### Given data
======

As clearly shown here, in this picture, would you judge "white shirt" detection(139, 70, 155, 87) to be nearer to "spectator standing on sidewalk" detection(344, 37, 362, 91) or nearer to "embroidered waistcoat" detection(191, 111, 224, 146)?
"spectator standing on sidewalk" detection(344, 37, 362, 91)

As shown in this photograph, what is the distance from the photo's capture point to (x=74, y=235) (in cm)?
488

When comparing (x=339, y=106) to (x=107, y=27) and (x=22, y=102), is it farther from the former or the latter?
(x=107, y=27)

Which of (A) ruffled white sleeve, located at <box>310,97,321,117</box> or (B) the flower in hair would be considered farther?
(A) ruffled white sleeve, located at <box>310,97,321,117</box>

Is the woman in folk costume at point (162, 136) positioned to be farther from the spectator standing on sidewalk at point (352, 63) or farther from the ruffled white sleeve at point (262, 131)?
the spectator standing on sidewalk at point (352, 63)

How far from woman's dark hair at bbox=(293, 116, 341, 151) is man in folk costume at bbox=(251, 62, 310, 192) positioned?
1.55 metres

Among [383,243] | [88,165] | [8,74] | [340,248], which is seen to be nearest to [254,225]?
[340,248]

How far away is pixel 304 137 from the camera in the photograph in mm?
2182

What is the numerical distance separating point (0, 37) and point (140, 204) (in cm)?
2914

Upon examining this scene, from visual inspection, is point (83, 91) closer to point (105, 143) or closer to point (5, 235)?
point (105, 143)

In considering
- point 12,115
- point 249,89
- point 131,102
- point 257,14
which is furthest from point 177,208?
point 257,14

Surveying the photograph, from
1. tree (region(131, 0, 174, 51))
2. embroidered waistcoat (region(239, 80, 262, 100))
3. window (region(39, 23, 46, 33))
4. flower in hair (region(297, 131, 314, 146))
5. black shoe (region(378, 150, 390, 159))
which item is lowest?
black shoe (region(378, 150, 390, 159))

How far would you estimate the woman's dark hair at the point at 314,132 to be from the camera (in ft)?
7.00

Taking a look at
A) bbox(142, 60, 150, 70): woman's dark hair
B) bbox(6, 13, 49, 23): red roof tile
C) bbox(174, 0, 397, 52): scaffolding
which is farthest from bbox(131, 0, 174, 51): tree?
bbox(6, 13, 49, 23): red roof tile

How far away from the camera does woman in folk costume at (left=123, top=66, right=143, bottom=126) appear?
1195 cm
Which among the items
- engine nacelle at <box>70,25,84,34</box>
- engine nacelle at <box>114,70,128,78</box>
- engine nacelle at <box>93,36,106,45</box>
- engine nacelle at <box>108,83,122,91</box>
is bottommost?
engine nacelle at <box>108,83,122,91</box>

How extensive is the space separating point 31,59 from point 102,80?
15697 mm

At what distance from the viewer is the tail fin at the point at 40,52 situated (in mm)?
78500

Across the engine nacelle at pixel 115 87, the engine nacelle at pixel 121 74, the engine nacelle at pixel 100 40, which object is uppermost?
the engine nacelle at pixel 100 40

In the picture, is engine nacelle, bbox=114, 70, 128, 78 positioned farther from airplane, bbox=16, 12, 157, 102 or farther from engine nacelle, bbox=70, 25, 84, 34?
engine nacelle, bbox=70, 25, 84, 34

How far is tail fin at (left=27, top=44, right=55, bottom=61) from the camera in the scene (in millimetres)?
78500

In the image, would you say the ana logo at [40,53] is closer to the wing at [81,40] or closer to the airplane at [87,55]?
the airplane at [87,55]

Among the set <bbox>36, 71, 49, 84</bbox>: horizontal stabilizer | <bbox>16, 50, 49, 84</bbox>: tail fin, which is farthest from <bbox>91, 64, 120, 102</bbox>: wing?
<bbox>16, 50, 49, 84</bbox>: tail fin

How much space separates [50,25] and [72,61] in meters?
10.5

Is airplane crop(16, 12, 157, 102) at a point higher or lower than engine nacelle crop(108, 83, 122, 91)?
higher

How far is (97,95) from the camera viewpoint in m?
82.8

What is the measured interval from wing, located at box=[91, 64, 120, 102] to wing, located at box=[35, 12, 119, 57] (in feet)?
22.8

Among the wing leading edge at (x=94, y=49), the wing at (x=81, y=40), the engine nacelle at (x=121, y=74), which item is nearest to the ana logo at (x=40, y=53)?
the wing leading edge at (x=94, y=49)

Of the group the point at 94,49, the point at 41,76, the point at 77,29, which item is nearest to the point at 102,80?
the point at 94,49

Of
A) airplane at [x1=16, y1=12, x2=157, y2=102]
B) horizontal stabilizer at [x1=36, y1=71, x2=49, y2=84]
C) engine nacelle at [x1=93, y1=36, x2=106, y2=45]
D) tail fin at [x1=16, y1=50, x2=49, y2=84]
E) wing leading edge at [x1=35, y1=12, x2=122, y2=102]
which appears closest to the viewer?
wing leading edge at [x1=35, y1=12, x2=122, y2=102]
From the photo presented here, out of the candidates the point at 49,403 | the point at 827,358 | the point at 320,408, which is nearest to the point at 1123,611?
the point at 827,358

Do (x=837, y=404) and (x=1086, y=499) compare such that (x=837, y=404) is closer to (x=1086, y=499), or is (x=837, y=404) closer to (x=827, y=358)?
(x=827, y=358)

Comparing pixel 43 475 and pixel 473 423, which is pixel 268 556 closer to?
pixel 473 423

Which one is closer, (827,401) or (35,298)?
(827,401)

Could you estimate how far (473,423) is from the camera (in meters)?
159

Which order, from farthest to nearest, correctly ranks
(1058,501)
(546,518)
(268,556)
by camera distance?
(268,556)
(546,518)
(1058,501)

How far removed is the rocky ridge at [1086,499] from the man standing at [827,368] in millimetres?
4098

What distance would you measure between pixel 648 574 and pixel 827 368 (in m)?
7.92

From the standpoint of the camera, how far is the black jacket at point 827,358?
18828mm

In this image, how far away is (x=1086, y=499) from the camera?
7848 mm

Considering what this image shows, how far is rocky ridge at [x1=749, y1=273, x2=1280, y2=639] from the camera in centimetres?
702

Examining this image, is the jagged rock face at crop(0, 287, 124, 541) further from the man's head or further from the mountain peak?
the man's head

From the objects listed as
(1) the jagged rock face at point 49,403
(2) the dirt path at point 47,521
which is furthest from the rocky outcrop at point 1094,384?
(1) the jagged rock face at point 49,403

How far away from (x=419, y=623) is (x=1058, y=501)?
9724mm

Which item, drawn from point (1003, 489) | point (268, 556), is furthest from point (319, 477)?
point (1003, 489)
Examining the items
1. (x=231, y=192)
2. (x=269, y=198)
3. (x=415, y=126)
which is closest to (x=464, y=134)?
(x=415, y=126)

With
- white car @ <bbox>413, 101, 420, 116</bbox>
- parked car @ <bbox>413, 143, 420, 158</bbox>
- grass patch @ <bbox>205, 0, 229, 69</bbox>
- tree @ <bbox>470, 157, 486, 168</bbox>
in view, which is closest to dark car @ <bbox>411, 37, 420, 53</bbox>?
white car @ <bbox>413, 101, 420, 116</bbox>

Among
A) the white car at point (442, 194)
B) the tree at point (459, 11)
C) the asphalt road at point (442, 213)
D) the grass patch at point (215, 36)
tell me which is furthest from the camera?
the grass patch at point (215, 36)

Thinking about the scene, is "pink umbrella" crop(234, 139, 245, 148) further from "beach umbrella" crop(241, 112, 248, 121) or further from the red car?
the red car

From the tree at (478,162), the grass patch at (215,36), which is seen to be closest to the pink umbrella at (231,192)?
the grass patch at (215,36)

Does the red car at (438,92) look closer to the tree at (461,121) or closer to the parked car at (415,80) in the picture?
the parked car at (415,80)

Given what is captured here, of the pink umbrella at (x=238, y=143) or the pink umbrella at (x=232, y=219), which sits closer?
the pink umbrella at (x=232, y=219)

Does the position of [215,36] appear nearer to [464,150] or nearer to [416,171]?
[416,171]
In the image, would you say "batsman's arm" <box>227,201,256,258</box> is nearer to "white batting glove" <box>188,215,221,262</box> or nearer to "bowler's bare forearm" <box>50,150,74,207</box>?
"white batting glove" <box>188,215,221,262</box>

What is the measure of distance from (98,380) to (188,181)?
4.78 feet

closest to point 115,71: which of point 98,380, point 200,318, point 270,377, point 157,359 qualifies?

======

### Exercise objective
Recast the records as a Markdown table with the columns No. and Line, starting at the first line of the records and ending at the line that contains "1.55 metres". Include both of those lines, give each line its row number, and leave out blank lines.

### Task result
| No. | Line |
|---|---|
| 1 | As clearly shown here, in this picture, would you judge "white shirt" detection(139, 70, 155, 87) to be nearer to "spectator standing on sidewalk" detection(344, 37, 362, 91) or nearer to "embroidered waistcoat" detection(191, 111, 224, 146)? |
| 2 | "spectator standing on sidewalk" detection(344, 37, 362, 91) |
| 3 | As shown in this photograph, what is the distance from the photo's capture point to (x=74, y=235) (in cm)? |
| 4 | 488 |
| 5 | When comparing (x=339, y=106) to (x=107, y=27) and (x=22, y=102), is it farther from the former or the latter? |
| 6 | (x=107, y=27) |
| 7 | Which of (A) ruffled white sleeve, located at <box>310,97,321,117</box> or (B) the flower in hair would be considered farther? |
| 8 | (A) ruffled white sleeve, located at <box>310,97,321,117</box> |
| 9 | Is the woman in folk costume at point (162, 136) positioned to be farther from the spectator standing on sidewalk at point (352, 63) or farther from the ruffled white sleeve at point (262, 131)? |
| 10 | the spectator standing on sidewalk at point (352, 63) |
| 11 | How far from woman's dark hair at bbox=(293, 116, 341, 151) is man in folk costume at bbox=(251, 62, 310, 192) positioned? |
| 12 | 1.55 metres |